Thursday, July 14, 2011

Canyoning and Chocolate Therapy: A Quickie Blog

Canyoning. 
Basically, rapelling down a mountain while a waterfall smacks you about.  Being that I´m in Ecuador, canyoning went something like this:  Guide collects our money (I was accompanied by a French tourist who let me practice my beleagered and battered French on him.  My words hobble around on crutches). Guide then proceeds to chitchat on his cell phone while Jean Francois and I roast on benches in our wetsuits.  We get on the road about an hour behind schedule.  Guide drives up to the first set of Falls, near Rio Verde, which are pounding down in a murkey coffee colour.  Pronounces the Falls too dangerous to canyon and tells us the trip is cancelled. Then, in a sudden epiphany, he wrenches the steering wheel 180 degrees and takes us to Rio Blanca, which he pronounces okay to canyon down.  And in fact, there are a few other groups canyoning there.  I ask if there are any gloves.  There aren´t.  (This is Ecuador).  I am asked why I would need them.  My hands now look like I played Bloody Knuckles with the mountain.  The guide gives a couple of instructions about how to loop the rope through the ocho (metal device in the shape of an eight) and to spread our legs against the rocks on the descent, but there are no instructions given on:
how to position our backs in relation to the mountain
what to do when the waterfall is pounding you in the face
what to do when the waterfall completely knocks you off course and you can t get your footing back
what to do when the rope slices your first layer of skin off, because you ve skidded off the rope and are falling ass over teakettle down the mountainside.
It s pretty much old school instruction.  You just watch the elders.  That said, you get an incredible rush once you get the hang of it and can skuttle your feet like a little crab or ping pong off the mountainside like a frog with fresh spray in your face.  We descended four sets of falls, increasing in complexity and dimension.  I think the longest fall was about 30 metres.  Some of the advanced guys harnessed the ropes over their shoulders and ran frontways down the mountain, bodies parallel to the falls.  And at the very end, we got to try the vertical waterslide, kind of similar to that scene at the beginning of "127 Hours" with  James Franco and the two girls.  We rode back to Banos like wet dogs in the back of a pickup.  Cratered knuckles aside, a great day!

Chocolate Therapy.
After a nice long soak in the Thermal Baths back in Banos (stings the knuckles but soothes the muscles), I went for Chocolate Therapy.  Being that this is Ecuador, the masseuse s four-year-old daughter was peppercorning around the massage table, blowing air in my ears, and peeking at the chocolate process, nattering on about everything and anything.  She was like a little sea urchin, and unbelievably cute.  While watching her mom paint the chocolate sauce on me, she commented, "Now, you are getting brown.  My mom is white.  Well, she used to be... I m black!"  She told me about her old dog that snores, what she does in Kindergarten, the yellow princess bike she wants...She was asking if her mom was going to put chocolate sauce on my face, and warned me to close my eyes and mouth.  At one point, she overturned and smashed something, and the Mom told her to skedaddle.
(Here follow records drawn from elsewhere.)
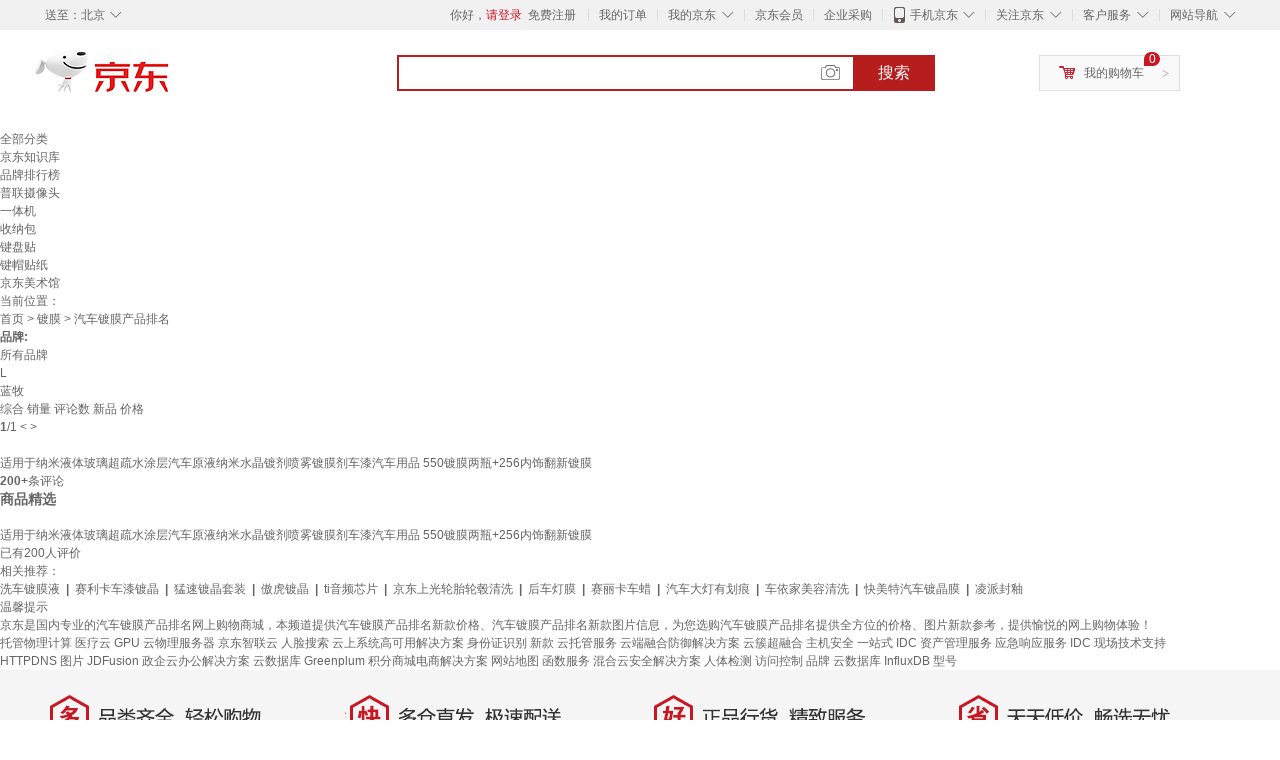

--- FILE ---
content_type: application/javascript
request_url: https://misc.360buyimg.com/jdf/1.0.0/unit/event/1.0.0/event.js
body_size: 171
content:
/* jdf-1.0.0/ event.js Date:2022-09-01 14:59:58 */
define("//misc.360buyimg.com/jdf/1.0.0/unit/event/1.0.0/event.js",[],function(){var c={on:function(a,b){var c=this;this.list=this.list||(this.list=[]),this.list[a]=this.list[a]||[];if("undefined"==typeof b)var b=function(){c[a]&&c[a]()};"function"==typeof b&&this.list[a].push(b)},off:function(a,b){if("function"==typeof b){if("undefined"!=typeof this.list){var c=this.list[a];if(c){var d=c.length;for(;d--;)c[d]===b&&c.splice(d,1)}}}else this.list[a]=[]},trigger:function(a,b){if("undefined"!=typeof this.list){var c=this.list[a];if(c)for(var d in c)c.hasOwnProperty(d)&&"function"==typeof c[d]&&c[d](b)}},removeAll:function(){this.list=[]}};return c});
But she protested quite logically:  "It already happened, Mom.  It s not going to happen again. It s already over."  She asked me if I have any babies, and I said, "No, not yet.  They re in the sky."  I forgot that in Spanish "en el cielo" means "in heaven", so she responded quite conversationally, "Oh, your babies are dead."  I quickly corrected her, "No, no. I mean they re not invented yet.  They re waiting for me to be ready to have them." (I think she was less confused when she thought they were dead.)  Then, after a few moments of silence, a propos of nothing, she props her chin up on the massage table, heaves a great sigh and says, "It s because my Dad has another woman!"  It was so out-of-the-blue that I burst out laughing.  I felt so badly for the masseuse and was worried she was going to feel I was laughing at her life, but thankfully she burst into giggles too.  After that, she did shepherd her daughter from the room, and I lay drying in chocolate mask on the table trying to control myself.  Once the chocolate is dry, you pop into the hot shower, (being that we re in Ecuador, "hot" means "tepid"), and then finish off with a decadent massage.  Because it s so cold, you get massaged under a fleece blanket.  Weird, but so cozy!  I gave the woman a huge tip at the end.  Towards the yellow princess bike fund.  Don t think Daddy s funds will cover it, what with his "other woman" expenses!